Search based on odor ruled out

CRIME SCENES

Drug conviction overturned because officer searched man after smelling ether

January 31, 2010|By Peter Hermann | peter.hermann@baltsun.com

In Prince George's County, the cops failed the smell test.

Maryland's highest court this month threw out the conviction of a man on drug charges because the arresting officer based his search and subsequent arrest on the odor of ether, an ingredient in PCP. The officer found a small, half-full glass vial of the drug in the man's pants pocket, but the court ruled that merely smelling it didn't give the officer the legal grounds to conduct the search.

The ruling further limits police in how they conduct the most routine and common of citizen stops, a practice carried out thousands upon thousands of times on the streets of Baltimore and in cities and towns across Maryland and beyond.

Called Stop and Frisk, the tactic invoked cries of zero-tolerance policing when a past Baltimore police administration made it the centerpiece of its crime-fighting strategy in 2001. By 2005, police were conducting more than 130,000 such stops a year, a practice criticized by prosecutors and even by the police union, whose president at the time dubbed them "VCR Stops," short for "Violation of Civil Rights."

Those numbers have dropped sharply under more recent police commissioners and shifting strategies, but the stops continue to irk civil rights activists and residents who complain police too often frisk young black men at random and without sufficient reason.

Police throughout the country are governed by a 1968 U.S. Supreme Court decision called Terry v. Ohio, which set the standard by which law enforcement officers can detain and search a person without a warrant. The case expanded police powers, which had required that officers demonstrate evidence of a crime before making a detention.

The court ruled under Terry that police could stop and frisk a person, "not to discover evidence of a crime, but rather to protect the police officer and bystanders from harm." That limited the stop to a search for weapons, and the court made it clear that the search was "limited to a pat-down of the outer clothing."

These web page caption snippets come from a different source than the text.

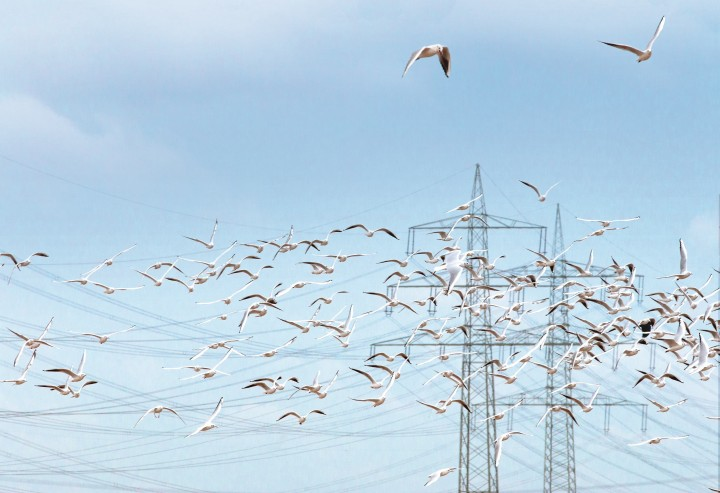 Bird protection. Birds flying near overhead powerlines visible in the background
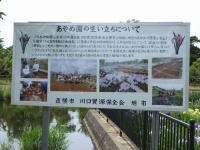 Asahi20190604_002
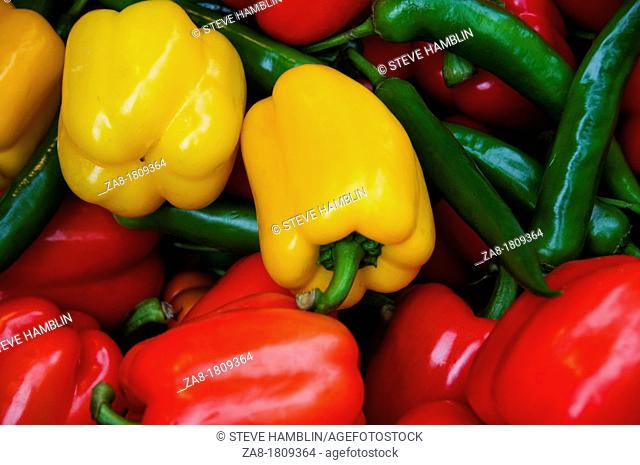 Selection of perfect green yellow red peppers in open air market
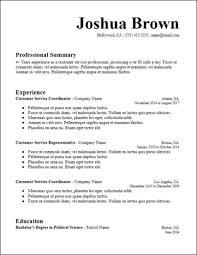 Good Summary For Resume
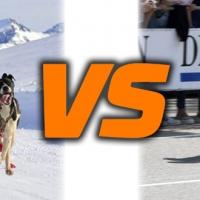 6 perros y su musher Javier Alemanno contra la patinadora Leire Larrasoain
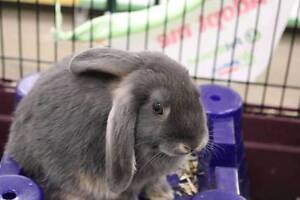 Peter Rabbit, looking for forever home! Mt Gambier Region Preview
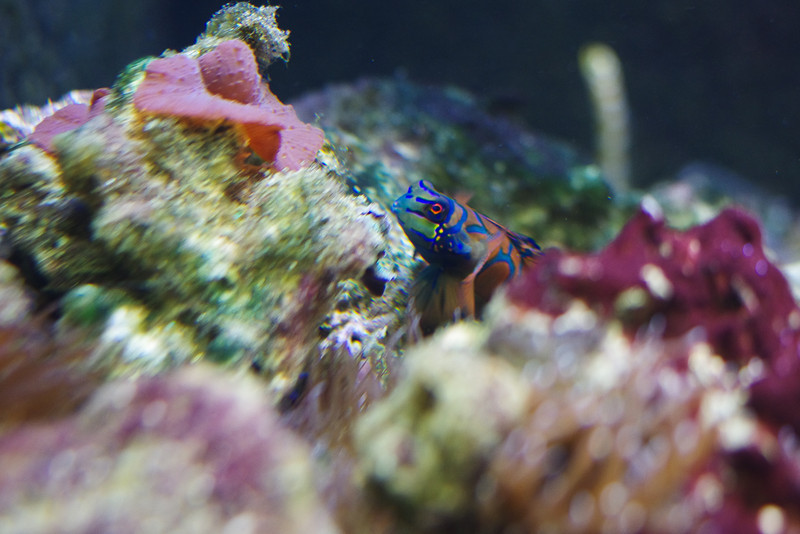 Joli petit poisson multicolore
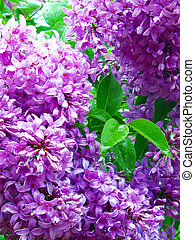 Lilacs in bloom; closeup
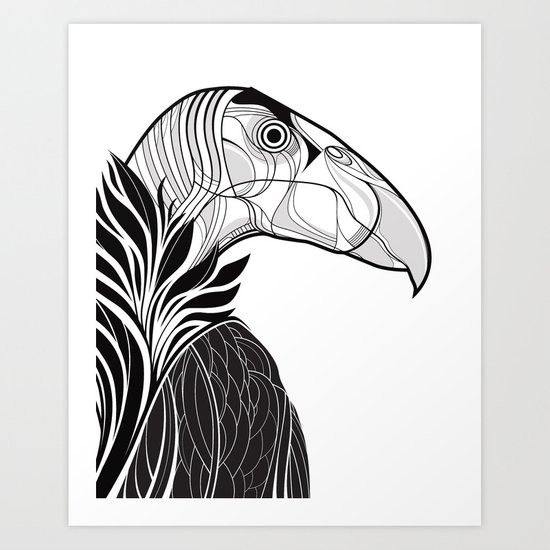 California Condor Art Print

In police parlance, the tactic is known as a "Terry Stop" and any cop who walks or rides a beat is familiar with the term.

"It's drilled into you in the academy," said Gary McLhinney, former chief of the Maryland Transportation Authority Police Department and a longtime union chief for city cops. "It's the essence of what we do. Without a complete knowledge and understanding of Terry, not a lot of police work can go on."

Courts across the country constantly refine the do's and don'ts allowed under Terry, forcing cops to constantly adjust to subtle changes in the rules that they argue are hard to follow and are meaningless in real-life, dangerous situations on the street.

Cops look at cases such as the Prince George's smell test and say unequivocally that the cop made a righteous bust. He smelled the prime ingredient in an illegal drug, noted the man's glassy eyes, noticed that he suspiciously avoided answering a routine question and was standing an open-air drug market. Not to mention the obvious - he had drugs in his pocket.

But others say that for every one of these stops that turns up drugs, there are scores of people jacked up who are in fact innocent, who shouldn't have to suffer the injustice and humiliation of being searched on a public street.

Andrew C. White, a former federal prosecutor in Baltimore who now works as a defense lawyer, said the intricacies of a Terry stop are under constant review "because they encompass so many different factors" and deal with "what's a reasonable suspicion for a police officer to intrude into someone's life."

He said "police are faced with a myriad of different situations that in totality may or may not add up, and they've got to make the call." The court ruling, White said, "is a reflection of the sentiment that individuals do have rights, and the right not to be intruded upon by police is a fairly significant right."

Defense lawyers have long complained that instead of setting legal boundaries for cops, Terry gives police a broad license to stop and frisk anyone under the pretense the person is armed. Baltimore police have a gun squad and the detectives are trained in how to recognize whether a person might have a gun. The weight of the weapon can make people lean to one side to compensate. Cops look for bulges in shirts or pants, or a person who is wearing a winter coat on a summer day. Hand movements are studied closely. It's never one thing, but a totality of circumstances that can lead to proper probable cause for a stop.

The case in Prince George's County begins with a routine encounter. In August 2006, Officer Rodney Lewis, patrolling a street in Landover known for brisk drug sales, spotted Robert Bailey standing next to a house. The officer twice yelled to him, "Excuse me, sir, do you live there?"